The gate capacitance and the diffusion capacitance are given for these gates and it is 1fF per micron and 0.8fF/µm. What we are supposed to find is estimate the power dissipated by the V<sub>dd</sub> for the chip. This is basically what we are asking is an estimate the average power across the clock cycle. The average power by,

$$P_{avg} = \propto f_{clock} CV_{dd}^2$$

The energy is nothing but  $\alpha CV_{dd}^2$  for one particular clock cycle. But if I want to find out the power it will be nothing but = $\propto f_{clock}CV_{dd}^2$ . This  $f_{clock}$  =1Ghz,  $V_{dd}$  =1 volt.

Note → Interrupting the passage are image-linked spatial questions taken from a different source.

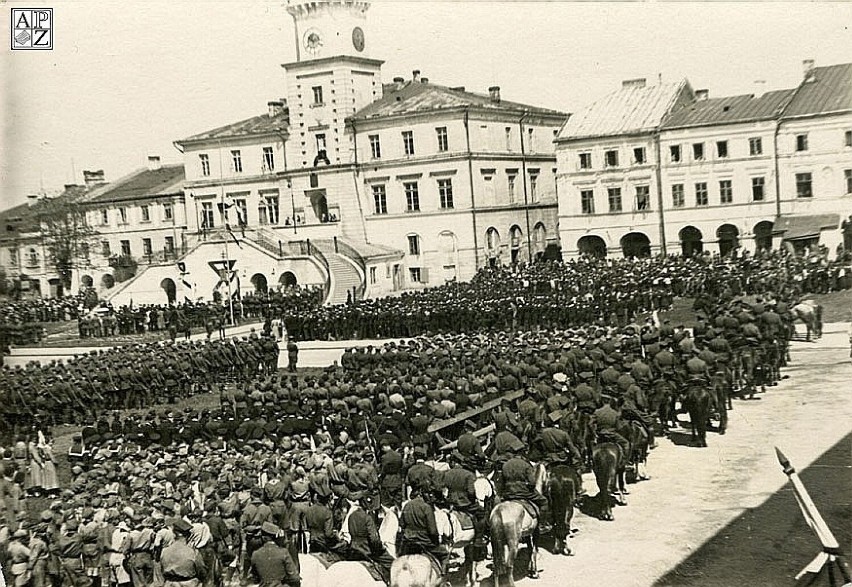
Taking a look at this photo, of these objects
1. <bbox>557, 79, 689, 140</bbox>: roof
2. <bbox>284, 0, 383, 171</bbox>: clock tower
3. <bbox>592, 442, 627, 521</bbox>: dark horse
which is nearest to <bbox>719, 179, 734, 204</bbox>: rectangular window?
<bbox>557, 79, 689, 140</bbox>: roof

What we will have is  $\alpha C$  and then this will be considered as a known parameter. This is basically known this is something we need to evaluate. The  $\alpha C$  we can have the  $\alpha$ parameters for the logic gates will be different and for the memory it is different. I am writing this as  $\propto_L C_L$  for the capacitance of the logic gates, an activity factor for the logic gates and alpha for the memory design and C for the memory design.

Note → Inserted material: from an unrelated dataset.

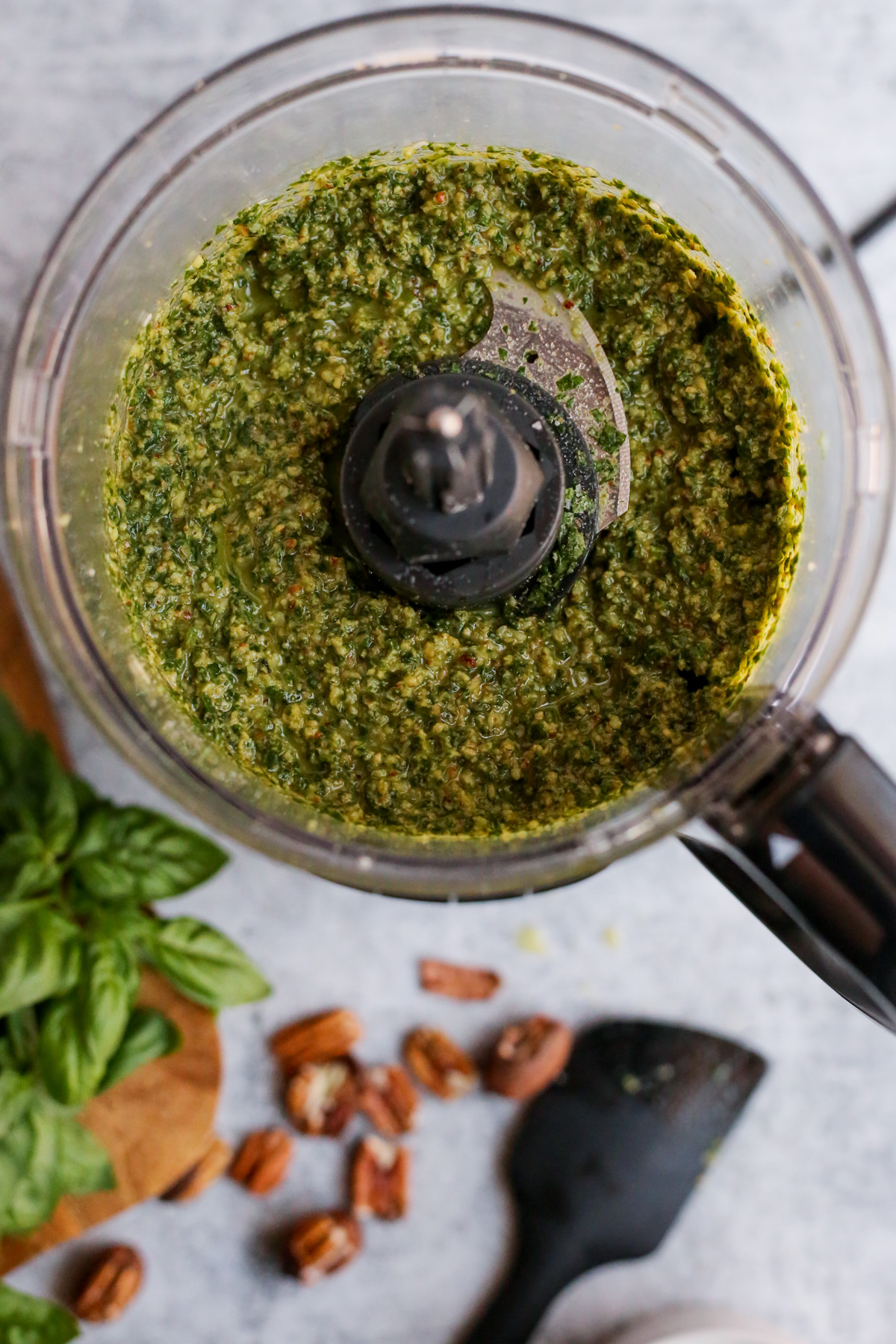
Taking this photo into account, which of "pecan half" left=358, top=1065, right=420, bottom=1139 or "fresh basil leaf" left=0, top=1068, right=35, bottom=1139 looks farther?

 $\propto_{\rm L}$  C<sub>L</sub>, if I want to find it out the C<sub>L</sub> is nothing but the number of gates here 950 x 10<sup>6</sup> multiplied by each of these gates will have the gate capacitance and then the diffusion

capacitance. We are accommodating both the gate capacitance and then the diffusion capacitance for a width, this is per unit width of the transistor. Overall this capacitance is nothing but 1.8fF per unit width of the transistors.

$$P_{avg} = [\alpha_L C_L + \alpha_m C_m] f_{clock} V_{dd}^2$$

$$C_L = 50x10^6 x12x0.025 umx1.8 fF/um = 27nF$$

$$C_m = \frac{950x10^6 x4x0.025 umx1.8 fF}{um} = 171nF$$

$$P_{switching} = (0.1x27nF + 0.02x171nF)x10^9 x1^2 = 6.21W$$

Remember that this chip design it is still a very small chip design because it uses only the number of logic gates and then the memory and it is only 1, 1 particular die there could be multiple such dice or stack dice which are connected by the vias. If I have that kind of a 3D stacked one, the average power or the switching power or the dynamic power that has been delivered by the  $V_{dd}$  turns out to be 1 point 6.12 watts and slightly more than that.

If I have a similar one chip you consume 6.12 watts and if I have another chip, another chip and all of them are stacked together. Each one of this chip or each one of this die consume 6.12 watts then the overall design takes in more than 6 multiplied by 4 it turns out to be more than 24 watts which is very very high. In that sense what we need to do is what we have understood now is how to estimate the power, but after estimating the power we need to find some kind of a low power techniques. That the overall power we get some power benefits and then the overall power that has been delivered by the  $V_{dd}$  tends to reduce.